Exercise prompt: Within the listing, how many lines include "embeddings"? Please answer with a bare number.

Source material:
###

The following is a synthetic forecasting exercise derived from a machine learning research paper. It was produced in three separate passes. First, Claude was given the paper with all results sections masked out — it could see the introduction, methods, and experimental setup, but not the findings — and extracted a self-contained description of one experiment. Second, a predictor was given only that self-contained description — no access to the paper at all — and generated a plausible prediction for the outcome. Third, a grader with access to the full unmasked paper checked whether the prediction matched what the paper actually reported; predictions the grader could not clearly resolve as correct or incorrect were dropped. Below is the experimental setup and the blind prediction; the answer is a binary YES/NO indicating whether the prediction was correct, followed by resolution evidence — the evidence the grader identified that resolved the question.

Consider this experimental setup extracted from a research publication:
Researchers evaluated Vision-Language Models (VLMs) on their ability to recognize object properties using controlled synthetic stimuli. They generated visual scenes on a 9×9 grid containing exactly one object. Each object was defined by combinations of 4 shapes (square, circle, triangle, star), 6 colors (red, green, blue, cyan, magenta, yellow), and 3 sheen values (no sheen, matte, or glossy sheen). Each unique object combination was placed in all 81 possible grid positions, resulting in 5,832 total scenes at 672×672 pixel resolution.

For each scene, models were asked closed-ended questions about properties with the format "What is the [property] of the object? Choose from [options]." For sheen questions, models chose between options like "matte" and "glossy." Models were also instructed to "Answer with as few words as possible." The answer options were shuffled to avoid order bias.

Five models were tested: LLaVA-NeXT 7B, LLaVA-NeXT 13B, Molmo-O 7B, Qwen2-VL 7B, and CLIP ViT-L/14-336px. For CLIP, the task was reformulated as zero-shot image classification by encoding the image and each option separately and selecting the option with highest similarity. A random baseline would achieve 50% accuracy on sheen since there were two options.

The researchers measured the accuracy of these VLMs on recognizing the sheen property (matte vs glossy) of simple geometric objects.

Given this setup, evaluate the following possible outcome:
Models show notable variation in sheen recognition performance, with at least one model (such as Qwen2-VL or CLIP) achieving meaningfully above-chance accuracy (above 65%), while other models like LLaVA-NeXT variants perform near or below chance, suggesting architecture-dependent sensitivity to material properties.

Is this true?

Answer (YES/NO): NO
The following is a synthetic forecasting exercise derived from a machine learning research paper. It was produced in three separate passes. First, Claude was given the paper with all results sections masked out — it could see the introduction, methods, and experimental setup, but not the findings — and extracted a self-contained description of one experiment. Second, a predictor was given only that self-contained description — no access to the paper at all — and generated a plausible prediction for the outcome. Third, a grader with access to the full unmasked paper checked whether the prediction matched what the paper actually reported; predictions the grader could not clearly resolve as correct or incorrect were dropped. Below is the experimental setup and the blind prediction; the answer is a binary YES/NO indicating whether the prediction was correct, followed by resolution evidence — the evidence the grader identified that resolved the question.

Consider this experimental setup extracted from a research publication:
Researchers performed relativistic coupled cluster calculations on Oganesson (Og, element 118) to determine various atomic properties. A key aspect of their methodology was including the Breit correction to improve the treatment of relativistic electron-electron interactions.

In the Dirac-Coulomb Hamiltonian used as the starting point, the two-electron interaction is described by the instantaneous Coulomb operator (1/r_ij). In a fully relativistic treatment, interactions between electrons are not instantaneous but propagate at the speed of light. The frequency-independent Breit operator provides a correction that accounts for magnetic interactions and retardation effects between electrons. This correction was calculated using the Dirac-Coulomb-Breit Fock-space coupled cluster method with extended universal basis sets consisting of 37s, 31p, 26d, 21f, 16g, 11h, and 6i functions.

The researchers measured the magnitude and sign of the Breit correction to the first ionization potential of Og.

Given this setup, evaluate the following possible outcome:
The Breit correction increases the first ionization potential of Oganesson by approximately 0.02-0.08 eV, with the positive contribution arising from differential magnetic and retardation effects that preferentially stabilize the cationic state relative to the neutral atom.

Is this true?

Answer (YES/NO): NO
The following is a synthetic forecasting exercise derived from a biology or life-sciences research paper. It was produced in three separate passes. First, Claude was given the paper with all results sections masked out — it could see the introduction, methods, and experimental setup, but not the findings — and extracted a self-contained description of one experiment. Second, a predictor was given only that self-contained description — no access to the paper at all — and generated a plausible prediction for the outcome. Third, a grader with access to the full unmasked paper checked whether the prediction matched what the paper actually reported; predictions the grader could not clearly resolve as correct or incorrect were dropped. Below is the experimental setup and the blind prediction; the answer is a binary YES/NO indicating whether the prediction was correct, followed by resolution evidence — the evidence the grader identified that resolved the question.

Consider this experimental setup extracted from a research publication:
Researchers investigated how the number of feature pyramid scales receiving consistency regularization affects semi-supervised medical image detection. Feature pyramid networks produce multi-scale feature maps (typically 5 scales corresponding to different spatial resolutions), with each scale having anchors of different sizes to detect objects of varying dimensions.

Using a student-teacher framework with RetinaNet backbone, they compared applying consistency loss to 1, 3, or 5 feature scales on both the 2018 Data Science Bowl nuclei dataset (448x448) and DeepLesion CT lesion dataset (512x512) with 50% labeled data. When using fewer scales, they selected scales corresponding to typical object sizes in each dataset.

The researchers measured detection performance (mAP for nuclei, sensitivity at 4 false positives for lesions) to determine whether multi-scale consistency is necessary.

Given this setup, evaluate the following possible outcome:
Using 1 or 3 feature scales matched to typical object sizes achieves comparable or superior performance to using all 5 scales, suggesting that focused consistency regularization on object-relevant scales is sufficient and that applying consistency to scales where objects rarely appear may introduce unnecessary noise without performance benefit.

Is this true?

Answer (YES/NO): NO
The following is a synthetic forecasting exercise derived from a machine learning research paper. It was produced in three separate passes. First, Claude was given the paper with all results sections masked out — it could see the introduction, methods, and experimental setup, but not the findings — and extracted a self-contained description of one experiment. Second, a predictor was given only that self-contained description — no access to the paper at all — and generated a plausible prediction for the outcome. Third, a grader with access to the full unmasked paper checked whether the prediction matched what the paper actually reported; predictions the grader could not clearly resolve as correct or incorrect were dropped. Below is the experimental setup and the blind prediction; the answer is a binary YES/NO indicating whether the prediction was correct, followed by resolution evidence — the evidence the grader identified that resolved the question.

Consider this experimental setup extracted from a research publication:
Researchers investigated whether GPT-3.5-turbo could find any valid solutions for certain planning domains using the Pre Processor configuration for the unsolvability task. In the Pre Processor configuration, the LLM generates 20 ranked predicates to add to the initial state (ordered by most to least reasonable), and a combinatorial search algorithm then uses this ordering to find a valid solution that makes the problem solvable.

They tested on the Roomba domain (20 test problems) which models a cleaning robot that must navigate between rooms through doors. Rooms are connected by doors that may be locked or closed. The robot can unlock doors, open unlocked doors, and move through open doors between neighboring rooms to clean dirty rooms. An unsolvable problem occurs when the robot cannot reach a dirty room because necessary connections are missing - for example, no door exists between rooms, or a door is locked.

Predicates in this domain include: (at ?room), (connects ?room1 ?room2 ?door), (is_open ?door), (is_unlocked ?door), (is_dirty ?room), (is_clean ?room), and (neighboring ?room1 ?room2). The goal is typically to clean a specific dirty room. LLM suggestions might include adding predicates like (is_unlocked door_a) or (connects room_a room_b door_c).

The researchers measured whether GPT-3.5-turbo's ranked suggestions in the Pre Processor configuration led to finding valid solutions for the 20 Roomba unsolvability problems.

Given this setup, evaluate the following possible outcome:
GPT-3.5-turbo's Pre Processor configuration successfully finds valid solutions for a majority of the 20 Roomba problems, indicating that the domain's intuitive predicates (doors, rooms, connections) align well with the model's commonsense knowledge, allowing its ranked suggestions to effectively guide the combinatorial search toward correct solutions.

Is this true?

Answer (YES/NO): NO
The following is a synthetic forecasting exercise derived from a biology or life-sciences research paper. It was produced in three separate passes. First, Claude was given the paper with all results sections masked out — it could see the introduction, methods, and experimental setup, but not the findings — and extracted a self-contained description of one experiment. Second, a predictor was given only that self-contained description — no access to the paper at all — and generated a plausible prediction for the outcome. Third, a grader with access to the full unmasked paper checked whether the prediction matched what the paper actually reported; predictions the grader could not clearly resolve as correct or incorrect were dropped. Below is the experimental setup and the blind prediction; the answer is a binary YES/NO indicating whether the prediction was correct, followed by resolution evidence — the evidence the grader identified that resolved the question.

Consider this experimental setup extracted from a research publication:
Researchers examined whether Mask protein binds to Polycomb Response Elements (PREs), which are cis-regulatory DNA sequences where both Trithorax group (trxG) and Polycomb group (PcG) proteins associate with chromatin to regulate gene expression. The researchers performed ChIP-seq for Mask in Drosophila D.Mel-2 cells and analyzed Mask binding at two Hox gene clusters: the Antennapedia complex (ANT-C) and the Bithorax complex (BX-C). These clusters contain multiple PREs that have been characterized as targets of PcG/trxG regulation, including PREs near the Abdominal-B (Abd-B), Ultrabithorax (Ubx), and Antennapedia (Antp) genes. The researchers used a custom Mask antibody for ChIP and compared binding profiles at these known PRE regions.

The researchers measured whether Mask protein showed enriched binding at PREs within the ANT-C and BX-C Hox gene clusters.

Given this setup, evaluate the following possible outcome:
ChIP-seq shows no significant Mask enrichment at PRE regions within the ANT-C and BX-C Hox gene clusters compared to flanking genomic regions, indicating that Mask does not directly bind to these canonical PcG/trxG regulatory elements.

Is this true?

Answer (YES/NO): NO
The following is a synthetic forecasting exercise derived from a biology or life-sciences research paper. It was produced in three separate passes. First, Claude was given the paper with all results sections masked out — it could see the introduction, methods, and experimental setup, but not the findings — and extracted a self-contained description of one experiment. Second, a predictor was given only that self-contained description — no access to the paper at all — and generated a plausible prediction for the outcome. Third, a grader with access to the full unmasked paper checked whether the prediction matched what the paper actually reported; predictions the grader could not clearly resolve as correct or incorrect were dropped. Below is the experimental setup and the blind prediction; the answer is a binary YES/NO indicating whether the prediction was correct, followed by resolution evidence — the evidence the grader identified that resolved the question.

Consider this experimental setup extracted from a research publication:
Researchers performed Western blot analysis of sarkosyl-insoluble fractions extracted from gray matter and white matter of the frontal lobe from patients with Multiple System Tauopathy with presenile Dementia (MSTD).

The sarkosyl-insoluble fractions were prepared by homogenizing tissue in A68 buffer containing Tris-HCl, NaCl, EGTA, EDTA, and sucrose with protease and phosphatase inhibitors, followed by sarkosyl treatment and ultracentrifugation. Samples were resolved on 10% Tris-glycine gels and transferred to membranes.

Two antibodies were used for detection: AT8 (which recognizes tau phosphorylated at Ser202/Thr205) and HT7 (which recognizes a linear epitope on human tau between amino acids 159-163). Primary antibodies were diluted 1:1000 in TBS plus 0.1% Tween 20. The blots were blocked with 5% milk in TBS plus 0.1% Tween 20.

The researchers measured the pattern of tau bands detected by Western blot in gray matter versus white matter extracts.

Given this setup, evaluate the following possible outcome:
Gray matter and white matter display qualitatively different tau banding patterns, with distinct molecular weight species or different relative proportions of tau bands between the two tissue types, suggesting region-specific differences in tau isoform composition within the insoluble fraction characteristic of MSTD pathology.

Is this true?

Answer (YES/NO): NO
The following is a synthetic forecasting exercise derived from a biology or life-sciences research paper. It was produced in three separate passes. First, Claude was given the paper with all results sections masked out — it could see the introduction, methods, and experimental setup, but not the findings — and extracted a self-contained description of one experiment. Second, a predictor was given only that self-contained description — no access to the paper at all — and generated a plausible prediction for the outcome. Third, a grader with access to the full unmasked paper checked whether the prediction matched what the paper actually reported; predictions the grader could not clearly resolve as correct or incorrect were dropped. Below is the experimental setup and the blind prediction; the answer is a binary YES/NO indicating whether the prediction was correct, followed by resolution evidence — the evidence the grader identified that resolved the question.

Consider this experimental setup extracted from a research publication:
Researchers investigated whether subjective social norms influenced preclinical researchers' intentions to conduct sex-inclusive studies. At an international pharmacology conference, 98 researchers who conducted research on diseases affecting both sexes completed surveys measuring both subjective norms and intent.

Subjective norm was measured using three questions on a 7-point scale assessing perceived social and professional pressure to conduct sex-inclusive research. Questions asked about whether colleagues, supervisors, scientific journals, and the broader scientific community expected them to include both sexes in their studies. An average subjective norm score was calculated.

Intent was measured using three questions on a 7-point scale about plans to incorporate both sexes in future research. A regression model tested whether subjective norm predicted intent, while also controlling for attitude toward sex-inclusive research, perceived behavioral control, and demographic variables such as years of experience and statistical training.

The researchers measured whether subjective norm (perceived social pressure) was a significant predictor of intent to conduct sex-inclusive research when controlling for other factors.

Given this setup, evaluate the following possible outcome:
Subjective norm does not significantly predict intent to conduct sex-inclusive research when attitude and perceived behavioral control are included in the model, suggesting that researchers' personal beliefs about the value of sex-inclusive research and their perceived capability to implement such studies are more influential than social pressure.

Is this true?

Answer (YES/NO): NO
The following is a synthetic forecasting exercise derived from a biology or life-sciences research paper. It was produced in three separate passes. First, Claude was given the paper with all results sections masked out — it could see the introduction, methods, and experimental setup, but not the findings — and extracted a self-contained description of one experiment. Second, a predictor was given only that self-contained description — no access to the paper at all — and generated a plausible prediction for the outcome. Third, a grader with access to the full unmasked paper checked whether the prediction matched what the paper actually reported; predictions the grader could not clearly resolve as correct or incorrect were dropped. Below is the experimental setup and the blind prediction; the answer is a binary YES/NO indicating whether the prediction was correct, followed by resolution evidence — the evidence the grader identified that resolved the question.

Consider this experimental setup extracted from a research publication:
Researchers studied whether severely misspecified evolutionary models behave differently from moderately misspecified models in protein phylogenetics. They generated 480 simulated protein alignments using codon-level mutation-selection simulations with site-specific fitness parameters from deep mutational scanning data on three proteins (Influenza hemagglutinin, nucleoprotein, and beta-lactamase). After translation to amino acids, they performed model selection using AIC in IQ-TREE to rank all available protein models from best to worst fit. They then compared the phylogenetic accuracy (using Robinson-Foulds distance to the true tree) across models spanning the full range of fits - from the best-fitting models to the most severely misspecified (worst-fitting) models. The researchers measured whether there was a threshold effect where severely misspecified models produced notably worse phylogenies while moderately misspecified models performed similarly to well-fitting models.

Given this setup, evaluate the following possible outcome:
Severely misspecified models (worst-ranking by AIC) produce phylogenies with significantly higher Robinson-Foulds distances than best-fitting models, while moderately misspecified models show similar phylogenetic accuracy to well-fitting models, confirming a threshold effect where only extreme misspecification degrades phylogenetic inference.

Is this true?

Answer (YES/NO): NO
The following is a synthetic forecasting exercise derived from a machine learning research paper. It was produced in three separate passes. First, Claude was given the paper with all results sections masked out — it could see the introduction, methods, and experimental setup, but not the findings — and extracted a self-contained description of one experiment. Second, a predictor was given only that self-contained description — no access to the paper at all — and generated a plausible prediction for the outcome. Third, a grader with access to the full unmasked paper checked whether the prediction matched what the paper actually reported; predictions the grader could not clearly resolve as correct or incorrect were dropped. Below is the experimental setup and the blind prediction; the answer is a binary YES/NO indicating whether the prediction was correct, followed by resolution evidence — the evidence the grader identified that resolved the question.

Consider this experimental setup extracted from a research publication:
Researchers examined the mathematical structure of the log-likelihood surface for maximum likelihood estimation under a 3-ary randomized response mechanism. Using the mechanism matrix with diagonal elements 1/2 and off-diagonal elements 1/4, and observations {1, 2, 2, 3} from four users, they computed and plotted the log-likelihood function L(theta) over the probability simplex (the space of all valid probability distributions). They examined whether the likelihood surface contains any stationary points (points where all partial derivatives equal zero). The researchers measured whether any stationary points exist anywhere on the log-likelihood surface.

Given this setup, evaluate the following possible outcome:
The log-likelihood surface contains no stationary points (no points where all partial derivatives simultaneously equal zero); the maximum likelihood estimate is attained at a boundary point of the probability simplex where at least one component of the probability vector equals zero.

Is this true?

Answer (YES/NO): YES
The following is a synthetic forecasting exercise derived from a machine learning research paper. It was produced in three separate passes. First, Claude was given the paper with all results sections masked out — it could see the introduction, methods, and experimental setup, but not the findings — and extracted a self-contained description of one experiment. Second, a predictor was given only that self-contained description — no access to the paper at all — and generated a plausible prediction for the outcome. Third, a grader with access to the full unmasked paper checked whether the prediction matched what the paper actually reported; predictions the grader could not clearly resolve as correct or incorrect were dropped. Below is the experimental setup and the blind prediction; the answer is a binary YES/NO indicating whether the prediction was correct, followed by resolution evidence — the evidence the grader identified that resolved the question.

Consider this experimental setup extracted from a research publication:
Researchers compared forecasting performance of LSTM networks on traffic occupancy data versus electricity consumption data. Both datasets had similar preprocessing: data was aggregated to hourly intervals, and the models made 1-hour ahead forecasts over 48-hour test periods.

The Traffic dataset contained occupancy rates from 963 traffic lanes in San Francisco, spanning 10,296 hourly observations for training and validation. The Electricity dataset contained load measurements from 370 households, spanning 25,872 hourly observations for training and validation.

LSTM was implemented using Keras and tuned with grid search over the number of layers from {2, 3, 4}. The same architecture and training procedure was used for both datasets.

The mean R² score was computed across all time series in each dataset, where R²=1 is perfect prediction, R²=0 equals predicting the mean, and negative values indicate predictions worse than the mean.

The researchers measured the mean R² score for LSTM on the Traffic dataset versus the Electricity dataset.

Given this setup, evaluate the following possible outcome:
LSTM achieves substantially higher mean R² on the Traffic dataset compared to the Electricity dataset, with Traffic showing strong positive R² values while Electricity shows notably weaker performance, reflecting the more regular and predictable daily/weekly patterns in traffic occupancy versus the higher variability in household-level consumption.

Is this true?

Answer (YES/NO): YES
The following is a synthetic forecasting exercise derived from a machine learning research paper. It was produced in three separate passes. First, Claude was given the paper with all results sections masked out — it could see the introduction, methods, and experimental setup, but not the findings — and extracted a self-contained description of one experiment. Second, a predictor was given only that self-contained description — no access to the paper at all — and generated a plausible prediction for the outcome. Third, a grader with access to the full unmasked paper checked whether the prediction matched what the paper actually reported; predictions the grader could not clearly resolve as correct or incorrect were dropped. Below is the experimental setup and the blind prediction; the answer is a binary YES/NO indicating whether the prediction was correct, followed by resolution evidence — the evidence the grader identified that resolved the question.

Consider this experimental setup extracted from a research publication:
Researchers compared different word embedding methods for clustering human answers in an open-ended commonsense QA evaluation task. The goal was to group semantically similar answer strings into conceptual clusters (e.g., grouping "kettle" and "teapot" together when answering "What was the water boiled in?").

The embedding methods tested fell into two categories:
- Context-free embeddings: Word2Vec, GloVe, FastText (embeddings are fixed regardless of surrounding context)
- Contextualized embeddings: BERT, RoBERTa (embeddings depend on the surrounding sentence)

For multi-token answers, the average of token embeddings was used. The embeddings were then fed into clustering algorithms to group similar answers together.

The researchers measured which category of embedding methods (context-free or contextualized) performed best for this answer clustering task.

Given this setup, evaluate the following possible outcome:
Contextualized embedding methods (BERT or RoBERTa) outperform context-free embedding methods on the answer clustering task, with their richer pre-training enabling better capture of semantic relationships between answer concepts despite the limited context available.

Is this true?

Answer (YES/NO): NO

###

Output for this exercise: 3